## Problem
Copy all lines in the material holding the string "differential".

## Dataset entries
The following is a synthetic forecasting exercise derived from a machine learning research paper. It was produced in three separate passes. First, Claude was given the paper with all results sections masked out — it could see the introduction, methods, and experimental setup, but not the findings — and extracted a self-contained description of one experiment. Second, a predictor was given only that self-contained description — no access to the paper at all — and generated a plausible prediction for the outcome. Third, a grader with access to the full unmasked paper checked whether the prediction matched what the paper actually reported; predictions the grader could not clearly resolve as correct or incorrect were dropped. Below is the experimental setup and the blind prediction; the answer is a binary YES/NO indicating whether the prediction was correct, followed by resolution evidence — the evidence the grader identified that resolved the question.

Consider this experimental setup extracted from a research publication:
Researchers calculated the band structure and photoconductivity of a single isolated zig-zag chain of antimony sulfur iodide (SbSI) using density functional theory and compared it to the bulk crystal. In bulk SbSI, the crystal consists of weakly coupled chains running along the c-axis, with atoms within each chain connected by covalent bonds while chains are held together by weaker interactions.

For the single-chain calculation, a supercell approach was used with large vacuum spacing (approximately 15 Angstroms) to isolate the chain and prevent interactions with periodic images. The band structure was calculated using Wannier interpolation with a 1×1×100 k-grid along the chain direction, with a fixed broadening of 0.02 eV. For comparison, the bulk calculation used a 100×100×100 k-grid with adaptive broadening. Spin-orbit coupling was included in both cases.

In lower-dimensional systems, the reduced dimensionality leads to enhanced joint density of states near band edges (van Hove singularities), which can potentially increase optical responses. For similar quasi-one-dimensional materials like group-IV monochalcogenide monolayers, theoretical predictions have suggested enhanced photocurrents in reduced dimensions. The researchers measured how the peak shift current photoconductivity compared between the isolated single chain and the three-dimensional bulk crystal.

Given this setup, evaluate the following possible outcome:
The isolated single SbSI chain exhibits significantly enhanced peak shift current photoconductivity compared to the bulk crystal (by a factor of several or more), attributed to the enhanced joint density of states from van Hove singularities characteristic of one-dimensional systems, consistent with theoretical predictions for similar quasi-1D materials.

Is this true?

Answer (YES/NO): YES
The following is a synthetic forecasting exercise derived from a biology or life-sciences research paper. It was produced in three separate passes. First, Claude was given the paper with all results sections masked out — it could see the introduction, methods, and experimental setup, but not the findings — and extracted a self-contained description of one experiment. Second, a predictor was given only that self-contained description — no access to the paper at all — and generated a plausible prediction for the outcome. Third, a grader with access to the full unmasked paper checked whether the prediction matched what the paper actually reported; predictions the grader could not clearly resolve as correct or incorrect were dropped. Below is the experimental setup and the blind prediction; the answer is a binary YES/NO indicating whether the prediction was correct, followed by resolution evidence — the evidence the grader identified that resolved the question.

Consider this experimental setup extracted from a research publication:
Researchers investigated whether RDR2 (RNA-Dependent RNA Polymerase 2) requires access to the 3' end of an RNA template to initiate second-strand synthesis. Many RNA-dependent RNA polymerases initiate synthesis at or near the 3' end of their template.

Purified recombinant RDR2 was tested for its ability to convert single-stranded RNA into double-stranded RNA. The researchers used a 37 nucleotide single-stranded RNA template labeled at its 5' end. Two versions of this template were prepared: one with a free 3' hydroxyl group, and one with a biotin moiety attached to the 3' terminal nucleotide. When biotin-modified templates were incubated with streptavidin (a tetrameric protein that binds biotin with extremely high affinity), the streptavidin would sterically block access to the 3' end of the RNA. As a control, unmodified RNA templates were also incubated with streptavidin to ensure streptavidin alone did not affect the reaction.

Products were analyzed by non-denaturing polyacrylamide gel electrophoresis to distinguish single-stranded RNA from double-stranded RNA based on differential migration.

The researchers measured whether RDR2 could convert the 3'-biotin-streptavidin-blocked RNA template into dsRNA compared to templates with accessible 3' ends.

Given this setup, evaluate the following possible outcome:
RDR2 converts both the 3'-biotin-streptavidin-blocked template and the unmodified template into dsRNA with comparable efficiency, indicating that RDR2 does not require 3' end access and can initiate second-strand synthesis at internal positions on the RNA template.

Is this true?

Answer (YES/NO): NO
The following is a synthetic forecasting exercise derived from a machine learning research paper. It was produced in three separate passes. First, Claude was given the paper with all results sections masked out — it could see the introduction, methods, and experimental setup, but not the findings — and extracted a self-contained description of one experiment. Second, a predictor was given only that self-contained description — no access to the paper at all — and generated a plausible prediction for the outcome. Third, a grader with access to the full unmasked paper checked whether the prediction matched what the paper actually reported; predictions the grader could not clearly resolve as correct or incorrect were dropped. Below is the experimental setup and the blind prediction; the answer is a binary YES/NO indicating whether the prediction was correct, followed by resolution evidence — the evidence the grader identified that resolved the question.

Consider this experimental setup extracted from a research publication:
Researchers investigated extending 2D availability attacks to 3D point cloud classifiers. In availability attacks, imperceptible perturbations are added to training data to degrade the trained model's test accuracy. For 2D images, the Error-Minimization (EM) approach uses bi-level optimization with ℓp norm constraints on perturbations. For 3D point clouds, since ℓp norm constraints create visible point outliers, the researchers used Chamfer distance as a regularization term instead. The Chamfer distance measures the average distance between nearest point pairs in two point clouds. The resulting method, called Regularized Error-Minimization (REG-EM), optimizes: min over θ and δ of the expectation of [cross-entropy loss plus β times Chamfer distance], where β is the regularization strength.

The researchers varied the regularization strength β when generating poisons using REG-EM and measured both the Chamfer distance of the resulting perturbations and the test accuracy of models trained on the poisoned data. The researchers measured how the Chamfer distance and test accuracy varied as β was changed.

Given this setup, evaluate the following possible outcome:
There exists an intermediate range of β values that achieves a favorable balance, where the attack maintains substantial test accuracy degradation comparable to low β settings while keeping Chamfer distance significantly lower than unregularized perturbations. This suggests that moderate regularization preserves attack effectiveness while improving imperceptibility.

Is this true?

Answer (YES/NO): NO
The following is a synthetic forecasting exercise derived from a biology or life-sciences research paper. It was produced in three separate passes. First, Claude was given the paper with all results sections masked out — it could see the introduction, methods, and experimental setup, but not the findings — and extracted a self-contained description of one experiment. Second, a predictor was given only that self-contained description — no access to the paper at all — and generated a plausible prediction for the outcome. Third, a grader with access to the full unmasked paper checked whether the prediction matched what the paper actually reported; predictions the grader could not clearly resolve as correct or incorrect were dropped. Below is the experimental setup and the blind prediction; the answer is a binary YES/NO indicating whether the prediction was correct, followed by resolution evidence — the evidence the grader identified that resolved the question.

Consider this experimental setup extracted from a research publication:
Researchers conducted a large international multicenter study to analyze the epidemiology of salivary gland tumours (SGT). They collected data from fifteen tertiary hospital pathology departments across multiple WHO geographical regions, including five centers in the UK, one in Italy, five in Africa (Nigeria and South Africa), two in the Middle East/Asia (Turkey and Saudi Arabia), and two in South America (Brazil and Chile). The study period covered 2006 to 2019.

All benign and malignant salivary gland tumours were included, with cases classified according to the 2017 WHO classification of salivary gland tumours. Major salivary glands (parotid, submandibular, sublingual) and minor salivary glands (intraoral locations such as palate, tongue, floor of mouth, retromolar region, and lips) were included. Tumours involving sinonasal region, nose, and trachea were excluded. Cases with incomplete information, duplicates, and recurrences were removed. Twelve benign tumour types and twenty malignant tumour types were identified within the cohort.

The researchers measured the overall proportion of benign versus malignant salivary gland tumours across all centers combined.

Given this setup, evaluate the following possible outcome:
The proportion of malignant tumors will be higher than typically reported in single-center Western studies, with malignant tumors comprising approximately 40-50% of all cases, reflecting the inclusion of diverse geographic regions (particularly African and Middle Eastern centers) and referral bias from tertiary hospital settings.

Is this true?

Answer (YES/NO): NO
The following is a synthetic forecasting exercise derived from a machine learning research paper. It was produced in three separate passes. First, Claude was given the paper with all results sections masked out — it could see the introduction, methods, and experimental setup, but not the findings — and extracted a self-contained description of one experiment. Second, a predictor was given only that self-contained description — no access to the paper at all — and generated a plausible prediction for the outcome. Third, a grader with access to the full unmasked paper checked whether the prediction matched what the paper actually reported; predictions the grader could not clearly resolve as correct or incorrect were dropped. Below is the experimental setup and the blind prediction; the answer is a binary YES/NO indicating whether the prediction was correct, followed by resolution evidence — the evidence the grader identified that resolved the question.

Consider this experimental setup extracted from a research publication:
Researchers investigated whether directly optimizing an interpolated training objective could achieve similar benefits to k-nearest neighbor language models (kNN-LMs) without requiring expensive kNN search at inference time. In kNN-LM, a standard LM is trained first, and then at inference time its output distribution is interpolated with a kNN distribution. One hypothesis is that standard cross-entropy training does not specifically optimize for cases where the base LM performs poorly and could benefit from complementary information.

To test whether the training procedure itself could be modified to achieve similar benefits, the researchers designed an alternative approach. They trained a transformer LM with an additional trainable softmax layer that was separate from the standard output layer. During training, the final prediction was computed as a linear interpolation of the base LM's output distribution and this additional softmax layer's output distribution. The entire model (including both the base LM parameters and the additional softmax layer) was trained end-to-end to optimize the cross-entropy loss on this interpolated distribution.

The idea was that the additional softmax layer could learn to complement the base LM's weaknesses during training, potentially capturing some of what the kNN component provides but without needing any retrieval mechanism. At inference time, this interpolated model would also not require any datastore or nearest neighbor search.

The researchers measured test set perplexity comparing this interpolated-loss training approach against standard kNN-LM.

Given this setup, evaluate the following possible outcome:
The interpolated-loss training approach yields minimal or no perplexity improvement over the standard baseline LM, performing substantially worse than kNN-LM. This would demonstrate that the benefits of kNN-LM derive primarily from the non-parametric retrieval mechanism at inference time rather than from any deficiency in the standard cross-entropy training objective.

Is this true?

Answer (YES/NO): YES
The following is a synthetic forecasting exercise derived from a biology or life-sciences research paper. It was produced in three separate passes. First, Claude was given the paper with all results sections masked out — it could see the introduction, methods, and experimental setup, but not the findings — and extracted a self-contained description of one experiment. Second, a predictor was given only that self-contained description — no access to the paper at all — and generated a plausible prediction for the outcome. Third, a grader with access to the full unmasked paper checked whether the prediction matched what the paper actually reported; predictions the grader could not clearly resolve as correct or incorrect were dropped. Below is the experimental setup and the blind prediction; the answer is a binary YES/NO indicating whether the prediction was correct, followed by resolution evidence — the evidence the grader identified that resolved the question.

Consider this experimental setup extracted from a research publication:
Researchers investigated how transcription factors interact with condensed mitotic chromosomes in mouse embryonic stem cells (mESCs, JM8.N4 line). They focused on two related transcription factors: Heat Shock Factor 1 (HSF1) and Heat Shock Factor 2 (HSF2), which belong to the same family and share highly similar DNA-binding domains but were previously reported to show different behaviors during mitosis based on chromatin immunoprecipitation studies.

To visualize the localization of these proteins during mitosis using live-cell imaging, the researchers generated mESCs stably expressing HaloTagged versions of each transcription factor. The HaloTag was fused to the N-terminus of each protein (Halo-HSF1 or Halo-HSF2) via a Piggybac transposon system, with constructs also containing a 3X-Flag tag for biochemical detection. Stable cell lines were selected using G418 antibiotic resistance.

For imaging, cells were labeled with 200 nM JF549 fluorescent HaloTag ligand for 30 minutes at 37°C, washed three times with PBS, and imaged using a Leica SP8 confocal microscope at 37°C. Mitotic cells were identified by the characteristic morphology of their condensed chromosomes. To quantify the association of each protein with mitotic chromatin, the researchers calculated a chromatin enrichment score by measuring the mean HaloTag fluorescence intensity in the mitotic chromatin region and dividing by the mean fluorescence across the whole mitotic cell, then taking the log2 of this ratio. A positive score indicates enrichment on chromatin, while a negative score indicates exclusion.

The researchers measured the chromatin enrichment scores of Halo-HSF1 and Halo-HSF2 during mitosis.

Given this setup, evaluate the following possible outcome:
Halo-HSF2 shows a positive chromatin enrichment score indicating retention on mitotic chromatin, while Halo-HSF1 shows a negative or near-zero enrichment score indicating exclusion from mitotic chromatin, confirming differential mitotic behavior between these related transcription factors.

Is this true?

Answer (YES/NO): NO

## Answer box
Products were analyzed by non-denaturing polyacrylamide gel electrophoresis to distinguish single-stranded RNA from double-stranded RNA based on differential migration.
Halo-HSF2 shows a positive chromatin enrichment score indicating retention on mitotic chromatin, while Halo-HSF1 shows a negative or near-zero enrichment score indicating exclusion from mitotic chromatin, confirming differential mitotic behavior between these related transcription factors.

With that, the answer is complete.